─── SOURCE DOCUMENT ───
3. Accessibility is limited by territorial disorganization and a poorly developed address system

Due to unclear community boundaries coupled with a poorly developed address system, residents in isolated ger districts miss regular information and the visits by unit leaders. It was claimed by some unit leaders that they accidently find a household registered at the first street in the third street, which complicates their weekly visit for the dissemination of information, as well as proper statistics of people’s residency. Public officers such as social workers and unit leaders blame local residents for being passive – about not raising the issue of an incomplete or duplicated address system to the local administration. They generally stereotype them for being ignorant of ways to improve their living environment, and describe them as lazy and dependent on the state.  On the contrary, local residents blame the Government for being inattentive and not improving the organization of communities. Ultimately, such a contradictory reciprocal situation creates an atmosphere where “everyone is to blame, but no one is responsible” in the process of ger district development.

4. Residents need institutions to advocate for them, so their voices are heard by decision makers and so they can participate in public events for community improvement.

Non-governmental organizations (NGOs) are key institutions in supporting residents living in isolated areas and assisting in making sure their voices are heard by decision makers. In social exclusion studies, a lack of NGO activities in respective areas and lack of opportunity for local residents to participate in NGO initiatives are used as an indicator for social exclusion. In this study, we asked about peoples’ awareness of local NGOs and about peoples’ participation in NGO activities.  About 74.1% of survey participants responded that they did not know of a single NGO. Additionally, 72% of participants had never participated in an event organized by a NGO even though they do not see any barriers limiting their participation. In general, it is certainly a challenge to obtain information on civil society organizations functioning in Mongolia and, thus far, we have limited information of their collaborations and joint struggles due to a weak cooperation between state and civil society organizations. It is estimated that there are nearly 16,000 officially registered NGOs in Mongolia, but only a number of these NGOs work to support migrant households in Ulaanbaatar in accessing better public services such as health, education and employment.[14]


Bayartsetseg’s contact email is: bayartsetsegt@gmail.com



[1] Gantulga, 2010; Narantuya, 2010; Byambadorj, 2011.
─── INPUT DATA ───
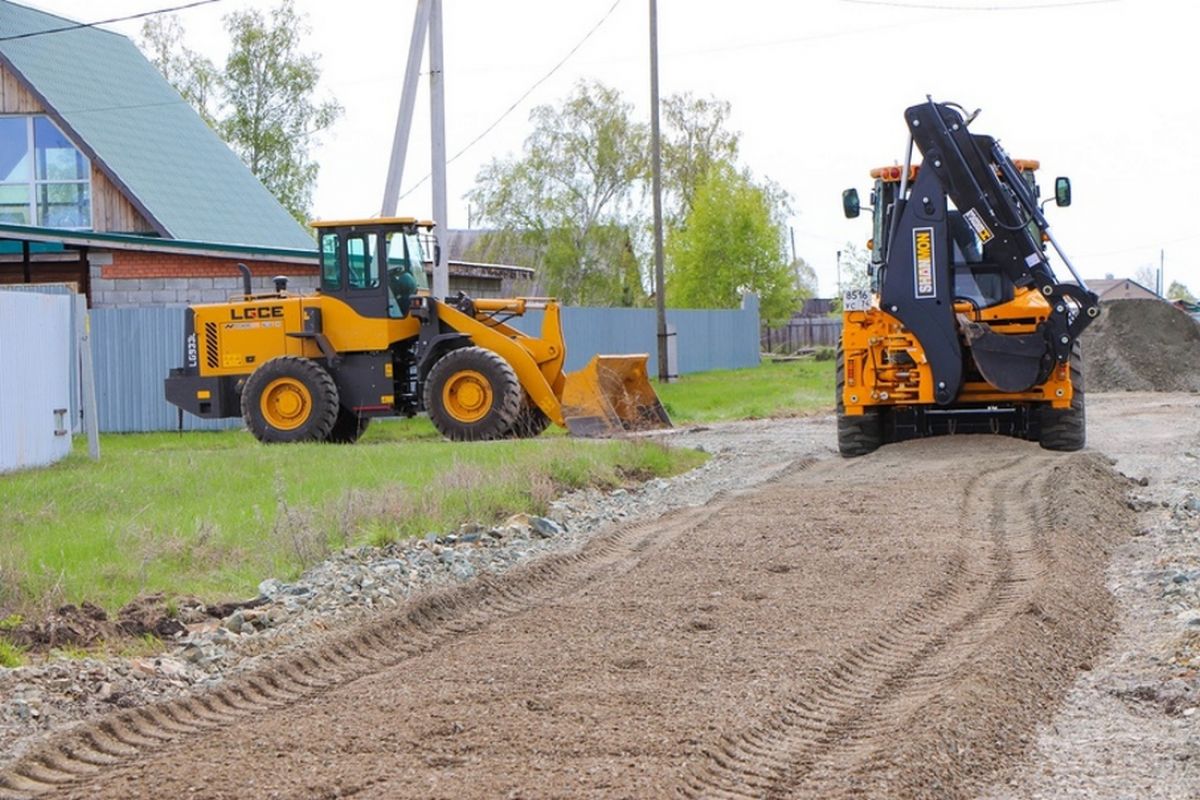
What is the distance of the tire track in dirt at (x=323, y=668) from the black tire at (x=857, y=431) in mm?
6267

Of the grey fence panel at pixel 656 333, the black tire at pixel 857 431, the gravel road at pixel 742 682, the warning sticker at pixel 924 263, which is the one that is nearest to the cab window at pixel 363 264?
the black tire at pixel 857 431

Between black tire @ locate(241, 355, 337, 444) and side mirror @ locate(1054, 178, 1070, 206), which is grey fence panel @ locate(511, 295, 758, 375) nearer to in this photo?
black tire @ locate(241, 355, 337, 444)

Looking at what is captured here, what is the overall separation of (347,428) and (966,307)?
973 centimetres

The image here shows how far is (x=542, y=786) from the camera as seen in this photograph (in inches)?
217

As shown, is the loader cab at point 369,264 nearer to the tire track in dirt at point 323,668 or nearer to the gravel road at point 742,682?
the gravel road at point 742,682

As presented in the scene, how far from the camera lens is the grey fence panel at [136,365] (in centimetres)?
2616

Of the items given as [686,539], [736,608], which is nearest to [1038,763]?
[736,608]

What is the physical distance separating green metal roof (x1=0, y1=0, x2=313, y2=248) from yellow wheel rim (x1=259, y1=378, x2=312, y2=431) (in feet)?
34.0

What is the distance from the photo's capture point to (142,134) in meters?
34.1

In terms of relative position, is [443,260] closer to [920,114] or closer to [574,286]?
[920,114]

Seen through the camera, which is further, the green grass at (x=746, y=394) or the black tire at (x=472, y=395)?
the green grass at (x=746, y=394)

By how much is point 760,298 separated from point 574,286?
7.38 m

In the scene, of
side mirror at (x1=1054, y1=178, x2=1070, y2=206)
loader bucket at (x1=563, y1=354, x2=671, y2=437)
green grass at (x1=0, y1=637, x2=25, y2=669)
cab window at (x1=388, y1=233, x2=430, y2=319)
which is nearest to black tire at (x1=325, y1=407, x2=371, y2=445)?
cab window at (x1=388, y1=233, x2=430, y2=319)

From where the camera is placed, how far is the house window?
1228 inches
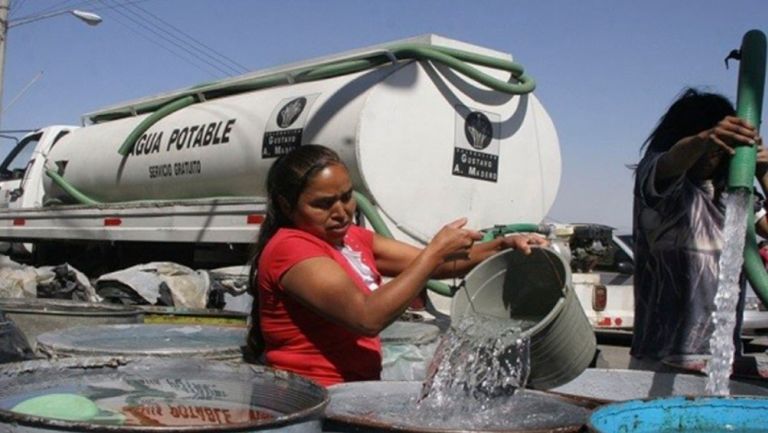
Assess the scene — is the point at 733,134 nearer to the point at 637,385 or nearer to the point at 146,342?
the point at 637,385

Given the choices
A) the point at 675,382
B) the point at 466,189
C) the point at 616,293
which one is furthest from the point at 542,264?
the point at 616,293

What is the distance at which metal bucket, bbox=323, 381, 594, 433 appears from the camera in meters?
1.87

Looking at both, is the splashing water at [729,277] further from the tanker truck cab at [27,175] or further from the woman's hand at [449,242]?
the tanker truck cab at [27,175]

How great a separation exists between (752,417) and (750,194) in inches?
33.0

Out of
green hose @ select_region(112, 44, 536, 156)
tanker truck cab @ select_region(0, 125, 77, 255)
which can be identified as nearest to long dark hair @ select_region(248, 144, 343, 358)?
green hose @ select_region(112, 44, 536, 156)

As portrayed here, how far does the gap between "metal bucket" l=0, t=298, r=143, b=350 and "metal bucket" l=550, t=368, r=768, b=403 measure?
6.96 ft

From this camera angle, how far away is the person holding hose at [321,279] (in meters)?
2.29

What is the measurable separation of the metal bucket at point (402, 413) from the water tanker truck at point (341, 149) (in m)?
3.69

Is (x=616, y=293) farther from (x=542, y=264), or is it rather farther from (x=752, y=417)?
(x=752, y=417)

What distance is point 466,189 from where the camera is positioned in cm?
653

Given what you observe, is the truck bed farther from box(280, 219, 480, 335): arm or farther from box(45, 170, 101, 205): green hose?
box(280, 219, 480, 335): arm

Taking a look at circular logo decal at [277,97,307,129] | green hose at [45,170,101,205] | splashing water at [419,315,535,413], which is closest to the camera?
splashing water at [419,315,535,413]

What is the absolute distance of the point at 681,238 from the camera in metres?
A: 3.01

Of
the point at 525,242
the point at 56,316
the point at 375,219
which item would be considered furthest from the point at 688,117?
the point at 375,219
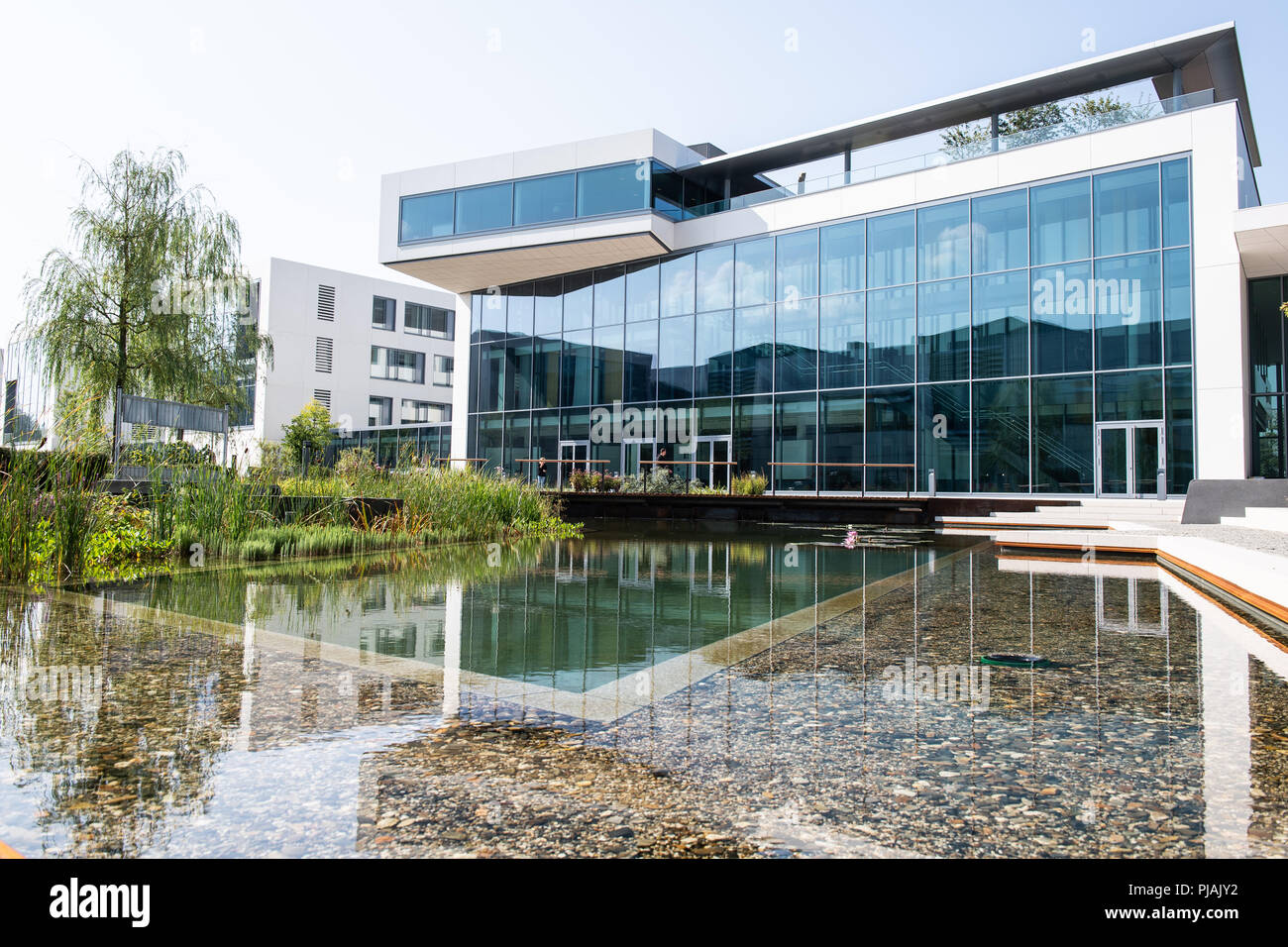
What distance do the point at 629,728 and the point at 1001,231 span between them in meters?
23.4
───
### PROBLEMS TO WORK ON:
1. Summarize the text on ger districts in two sentences.
2. In the text on ger districts, roughly how many officially registered NGOs are estimated to exist in Mongolia?
3. Carry on the text on ger districts from the point where it stops.

### REPLIES:
1. In isolated ger districts, unclear community boundaries and a poorly developed address system cause residents to miss regular information and unit leaders' visits, while public officers and residents blame each other for the problem. Residents also need institutions such as NGOs to advocate for them, yet about 74.1% of survey participants knew of no NGO and 72% had never taken part in an NGO event.

2. Nearly 16,000.

3.
[2] Munkhjargal, 2006.

[3] Narantuya, 2010.

[4] The total population of Mongolia is 3,022,685 as of the latest data available in 2015. Population of Ulaanbaatar city is about 1,372,042, which is a little over the half of total population. The information was retrieved and updated from www.1212.mn on November 2014.

[5] Ulaanbaatar Statistics Office, 2015.

[6] Information was retrieved from Ulaanbaatar City Statistics Office website at www.ubstats.mn.

[7] Munkhjargal, 2006.

[8] City Mayors’ Office, 2014.

[9] Personal communication with Mr. Enkhbaatar, specialist at the Ger Area Development Bureau, 2015.

[10] The Presidents’ Office (2013).  Direct Democracy and Public Participation. Second edition. Ulaanbaatar

[11] Unit leaders – reach-out officers representing government deals – have been the main connector and facilitator of community actions at most occasions. Each district is divided into sub divisions (khoroos) and sub divisions are divided into units/plots (kheseg). Each kheseg or units have a designated unit leader who is responsible for disseminating information and collecting primary data for social workers by visiting door to door throughout his/her designated unit.

[12] Burchardt, 2000.

[13] MCC, 2013.

[14] Personal communication with Ms. Erdenesuvd, NGO representative, 2014.